Installing 5 times nameplate seems a little over the top (at a grid level) although it probably makes sense at the individual residential level. For Residential level “off-grid” I would target PV nameplate at 3 to 5 times average household demand and then still make sure I had a reliable backup generator.
Many of the localized problems that occur with small scale Off-grid disappear in larger national grid connected systems, so you get to scale back on the level of PV within the system.
Actually Wobert, right now it is cheaper. And by a significant, nay, huge margin.
Solar is free!
+$10.60/GJ
The power cartel watched the big banks stop lending in response to the Banking Royal Commission, saw the government collapse and capitulate and learned their lesson well…

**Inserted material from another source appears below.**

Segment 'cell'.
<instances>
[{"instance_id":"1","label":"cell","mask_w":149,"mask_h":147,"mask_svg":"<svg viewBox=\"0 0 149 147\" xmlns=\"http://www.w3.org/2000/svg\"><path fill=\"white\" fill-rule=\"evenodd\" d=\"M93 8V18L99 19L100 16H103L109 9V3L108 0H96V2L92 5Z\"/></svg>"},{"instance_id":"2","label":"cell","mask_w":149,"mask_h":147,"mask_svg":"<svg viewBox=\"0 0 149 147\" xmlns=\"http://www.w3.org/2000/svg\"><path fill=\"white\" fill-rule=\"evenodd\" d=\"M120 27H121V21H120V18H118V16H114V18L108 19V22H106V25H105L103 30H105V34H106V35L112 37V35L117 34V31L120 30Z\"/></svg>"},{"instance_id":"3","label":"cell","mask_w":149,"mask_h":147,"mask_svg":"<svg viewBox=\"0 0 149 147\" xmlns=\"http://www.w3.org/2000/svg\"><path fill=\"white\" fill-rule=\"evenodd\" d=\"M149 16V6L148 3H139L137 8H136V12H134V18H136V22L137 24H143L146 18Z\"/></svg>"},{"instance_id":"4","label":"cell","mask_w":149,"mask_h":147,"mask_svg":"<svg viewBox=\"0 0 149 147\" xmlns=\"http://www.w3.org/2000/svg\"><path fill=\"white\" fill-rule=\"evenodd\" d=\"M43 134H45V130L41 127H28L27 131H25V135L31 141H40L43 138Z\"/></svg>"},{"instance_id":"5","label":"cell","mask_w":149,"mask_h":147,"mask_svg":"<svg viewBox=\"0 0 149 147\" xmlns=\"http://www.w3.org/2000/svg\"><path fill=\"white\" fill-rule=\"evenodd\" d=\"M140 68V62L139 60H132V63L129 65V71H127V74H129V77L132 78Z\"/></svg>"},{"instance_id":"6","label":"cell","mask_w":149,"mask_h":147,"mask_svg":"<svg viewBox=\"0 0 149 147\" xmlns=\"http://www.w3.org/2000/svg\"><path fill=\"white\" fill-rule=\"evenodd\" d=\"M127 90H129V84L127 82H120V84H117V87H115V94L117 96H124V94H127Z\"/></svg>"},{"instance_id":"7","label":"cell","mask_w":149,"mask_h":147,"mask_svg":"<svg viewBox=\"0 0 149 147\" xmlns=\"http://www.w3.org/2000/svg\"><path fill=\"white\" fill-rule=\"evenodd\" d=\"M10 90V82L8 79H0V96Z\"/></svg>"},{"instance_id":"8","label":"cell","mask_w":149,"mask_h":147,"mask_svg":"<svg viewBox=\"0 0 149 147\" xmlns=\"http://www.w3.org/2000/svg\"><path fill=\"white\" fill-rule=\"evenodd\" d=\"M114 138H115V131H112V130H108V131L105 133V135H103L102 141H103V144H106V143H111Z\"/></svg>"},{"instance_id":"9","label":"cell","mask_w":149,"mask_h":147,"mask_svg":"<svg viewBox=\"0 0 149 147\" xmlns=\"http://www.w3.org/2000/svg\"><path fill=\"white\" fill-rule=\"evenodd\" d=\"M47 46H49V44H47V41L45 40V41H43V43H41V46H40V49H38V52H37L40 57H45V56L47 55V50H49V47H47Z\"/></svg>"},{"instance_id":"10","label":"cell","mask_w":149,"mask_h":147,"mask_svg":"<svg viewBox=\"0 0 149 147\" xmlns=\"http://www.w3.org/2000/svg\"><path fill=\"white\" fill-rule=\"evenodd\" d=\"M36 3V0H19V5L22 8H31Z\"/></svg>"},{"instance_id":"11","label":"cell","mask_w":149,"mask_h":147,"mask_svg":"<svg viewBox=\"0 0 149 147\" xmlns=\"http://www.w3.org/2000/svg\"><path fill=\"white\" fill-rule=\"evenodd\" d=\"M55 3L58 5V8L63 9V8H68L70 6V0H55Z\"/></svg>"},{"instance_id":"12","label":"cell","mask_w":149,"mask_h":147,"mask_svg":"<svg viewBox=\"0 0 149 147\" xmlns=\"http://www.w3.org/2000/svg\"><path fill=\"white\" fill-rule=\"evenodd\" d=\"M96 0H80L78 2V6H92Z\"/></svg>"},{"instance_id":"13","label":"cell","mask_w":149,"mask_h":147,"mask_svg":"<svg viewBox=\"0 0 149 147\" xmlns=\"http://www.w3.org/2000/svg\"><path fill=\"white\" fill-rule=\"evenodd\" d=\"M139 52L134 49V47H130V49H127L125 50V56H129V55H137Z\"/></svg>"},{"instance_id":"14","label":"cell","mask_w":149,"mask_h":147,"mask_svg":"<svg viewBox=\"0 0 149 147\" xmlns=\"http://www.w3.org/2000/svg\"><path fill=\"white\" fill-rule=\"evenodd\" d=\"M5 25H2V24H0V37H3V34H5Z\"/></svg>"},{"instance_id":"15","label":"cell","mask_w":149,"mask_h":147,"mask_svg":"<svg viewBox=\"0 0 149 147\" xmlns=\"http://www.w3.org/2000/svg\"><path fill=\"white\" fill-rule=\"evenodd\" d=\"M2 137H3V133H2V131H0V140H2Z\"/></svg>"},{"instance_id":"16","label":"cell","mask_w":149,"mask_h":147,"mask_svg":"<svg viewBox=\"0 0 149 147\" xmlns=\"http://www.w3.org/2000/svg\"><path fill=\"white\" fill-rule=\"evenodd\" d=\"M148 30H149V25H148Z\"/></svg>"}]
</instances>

Who wants to do a “Freeport” to one of the LNG plants in QLD?:
https://www.cnbc.com/2022/06/14/natural-gas-plummets-as-freeport-delays-facility-restart-following-explosion.html
Super quick way to bring domestic gas prices down and no sovereign risk!
Just relax MB. This will all work out.
Punters have to feel the pain and be demanding the gas industry be destroyed.
Labour know what to do because as MB points out, and I completely agree, it’s easy and obvious.
Right now they are waiting for the pain to hit voters and are busy working out how to get the demonisation of the gas sector to stick.
Once that’s done the policy / legislation will quickly follow.
There’s just no material public outcry yet. It will come and with it will come politics and action.
If u say so. From what hear, the truth is that they have no idea what they are doing.
Interesting perspective, giving the gas exporters enough rope that the public hangs them with it.
Maybe I’m wrong, but isn’t there a chance they’ll hang the politicians first?
No great loss either way I guess and a win win situation if the public lynch’s both
Nope – public anger is there. Perhaps they need to run a few focus groups/surveys on the issue. Run an ad campaign if they need to while putting out the policy saying they are reducing gas prices etc.
All Bowen has been saying is there is no quick fix and King has been saying we need more Santos gas.
If they wait too long – the question will be – Why TF did you not do that earlier. If its not legislated on in the first few sitting days of parliament its too late.
Labor will wear any damage to industry/customers if they wait too long and it turns out there is actually a quick fix.
On another point generators and retailers have run out of risk limits to enter into CFDs with each other.
The value of the FWD markets has ripped through all available credit risk limits. The industry is stalled for trading.
AEMO suspends spot market, and allow power companies to charge whatever they want.
https://reneweconomy.com.au/impossible-to-operate-aemo-declares-suspension-of-electricity-spot-market/
It is not even summer yet!!
https://www.youtube.com/watch?v=ELaBzj7cn14&ab_channel=ClarkeAndDawe
Excellent, so everyone rorted the market simultaneously and it collapsed. It will be studied for years to come as a classic example of creating a privatised market for an essential resource with inelastic demand (more or less), that should never have been privatised in the first place.